Texto apresentado >>

Exposição Colectiva Collective Exhibition
Linha Amarela: Campanice, Porto
06.11.2021 — 19.12.2021
“Sous les pavés, la plage” - debaixo das pedras da calçada, a praia. Esta foi uma das últimas frases inscritas nas paredes de Paris em Maio de 1968. Ainda que na definição de autor, anónimo é a melhor das suas possibilidades.
O sublime desta frase submersa na vertigem e rebelião de um corpo estudantil e de toda uma geração, deposita-se na potência imaginária de onde, por debaixo das pedras do chão, encontraremos esse solo livre, selvagem e indomável. Encontramos o chão árido, a praia, o mar e o desmedido fim das coisas. A frase surge no fim, com a cidade ainda a fumegar e a respirar da correria, surge no fim de longas semanas onde as pedras da calçada foram extraídas para arremessar, barricar, impedir e provocar um caos de que nenhuma outra revolução viveu sem. Pedras e montras em trémula polifonia.
Ao imaginar essa praia de Paris, não me é permitido desviar o olhar de todos aqueles que se baixaram para com a mão extrair uma pedra. A pedra e a mão, relação interina desde os primeiros tempos, a pedra e a escala da mão, a mão e a escala da pedra.
Aquilo que a arqueologia narra é sobretudo uma história escrita a partir da natureza especulativa das relações miméticas da mão com as matérias-primas, das quais a pedra é de si a primeira palavra.
Falemos em exercício, aquele que Alexandre Delmar daqui parte, resulta de uma extensa catalogação especulativa, surpreendente por continuamente se diluir nas ficções das pedras e não na sua natureza geológica. Entre as mármores e os granitos encontramos as mós, círculos plasmados em cimento utilizados enquanto ferramenta de polimento e segredo distintivo das práticas mais antigas e inovadoras dos trabalhadores da Cooperativa dos Pedreiros. Tudo o que vemos encaixa na mão, é medido à escala da mão, colhido à escala da mão, mapeando pedras sobre uma montra, de vidro. O vidro como avesso da pedra.
A montra que vemos é do novo atelier coletivo da Campanice que ocupa um dos edifícios pertencentes à Cooperativa de Produção dos Operários Pedreiros Portuenses. Um edifício de fachada para a Rua de Braancamp nas costas da grande arquitetura fabril da cooperativa, hoje desativada. Diria que não são as ruínas ou os lugares desativados que perduram a história do lugar, por sua vez aquilo que produzem é uma recondução dos tempos para um futuro “pós condição presente”, retomando a origem e a natureza das coisas como num círculo. Aquilo que ainda verificamos nas encostas do edifício dos Campanice é o hiato de uma cidade, a sua margem agrícola a emergir novamente revelando-nos o quão a história é cíclica e impossível de cobrir.

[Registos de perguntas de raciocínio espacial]
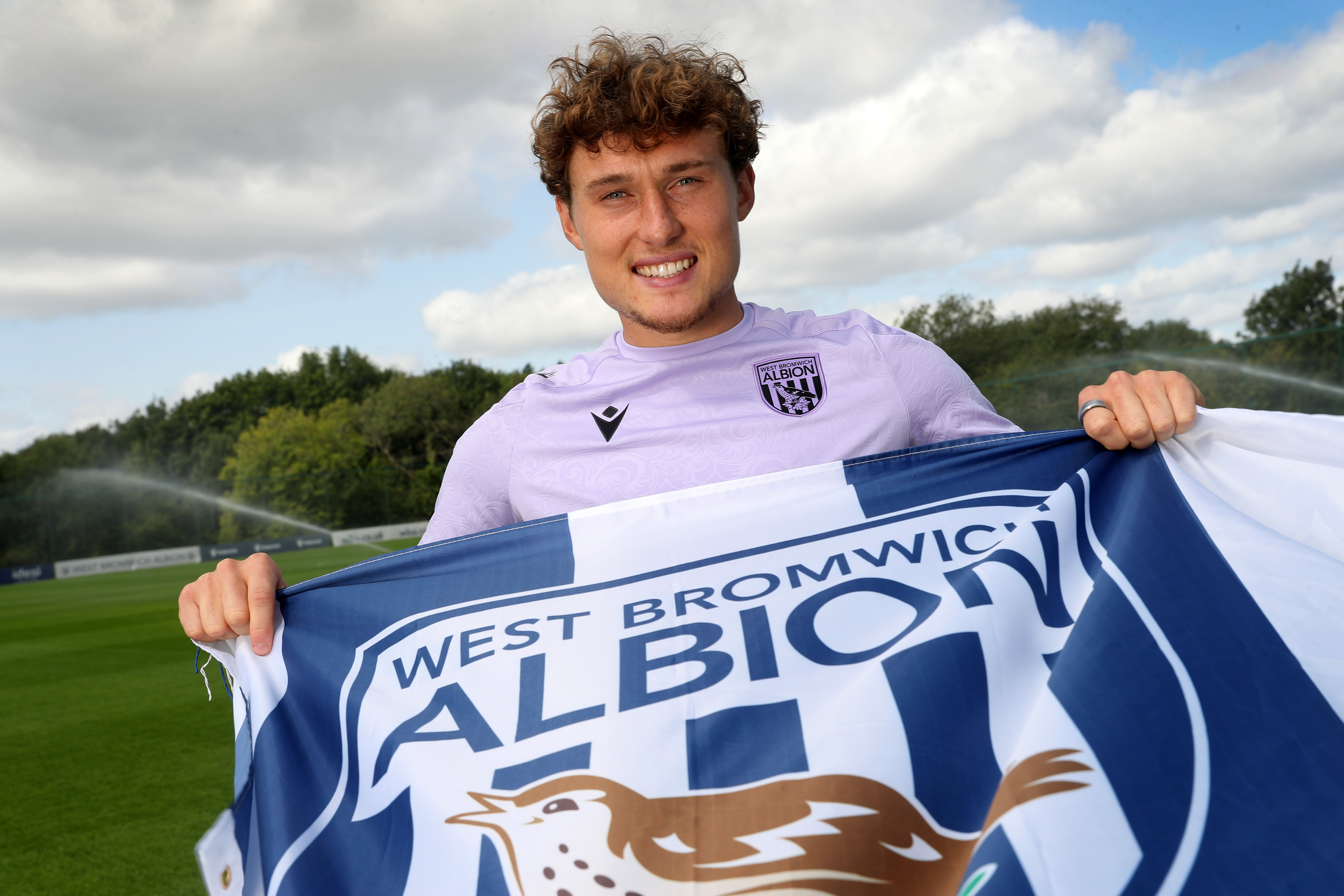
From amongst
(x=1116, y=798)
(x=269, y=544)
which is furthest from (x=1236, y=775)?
(x=269, y=544)

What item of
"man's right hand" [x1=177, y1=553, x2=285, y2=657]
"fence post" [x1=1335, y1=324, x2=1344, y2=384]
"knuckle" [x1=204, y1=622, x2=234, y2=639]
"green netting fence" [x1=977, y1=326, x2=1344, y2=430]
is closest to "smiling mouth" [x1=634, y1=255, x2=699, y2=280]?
"man's right hand" [x1=177, y1=553, x2=285, y2=657]

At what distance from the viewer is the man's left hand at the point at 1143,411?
6.08 ft

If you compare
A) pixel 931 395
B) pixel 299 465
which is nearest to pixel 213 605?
pixel 931 395

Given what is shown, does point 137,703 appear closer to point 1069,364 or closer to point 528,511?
point 528,511

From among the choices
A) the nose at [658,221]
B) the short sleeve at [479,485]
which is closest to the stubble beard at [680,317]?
the nose at [658,221]

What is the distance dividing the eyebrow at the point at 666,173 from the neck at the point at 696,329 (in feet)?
0.96

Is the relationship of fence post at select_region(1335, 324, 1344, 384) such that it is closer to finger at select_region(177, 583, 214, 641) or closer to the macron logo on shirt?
the macron logo on shirt

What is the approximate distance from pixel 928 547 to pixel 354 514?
1248 inches

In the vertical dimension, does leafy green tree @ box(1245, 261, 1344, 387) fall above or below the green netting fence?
above

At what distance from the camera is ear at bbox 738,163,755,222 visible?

Descrição da tarefa >> Pode copiar do texto da exposição o trecho que vai desde "Falemos em exercício, aquele" até "avesso da pedra.", inclusive?

Resposta abaixo >>
Falemos em exercício, aquele que Alexandre Delmar daqui parte, resulta de uma extensa catalogação especulativa, surpreendente por continuamente se diluir nas ficções das pedras e não na sua natureza geológica. Entre as mármores e os granitos encontramos as mós, círculos plasmados em cimento utilizados enquanto ferramenta de polimento e segredo distintivo das práticas mais antigas e inovadoras dos trabalhadores da Cooperativa dos Pedreiros. Tudo o que vemos encaixa na mão, é medido à escala da mão, colhido à escala da mão, mapeando pedras sobre uma montra, de vidro. O vidro como avesso da pedra.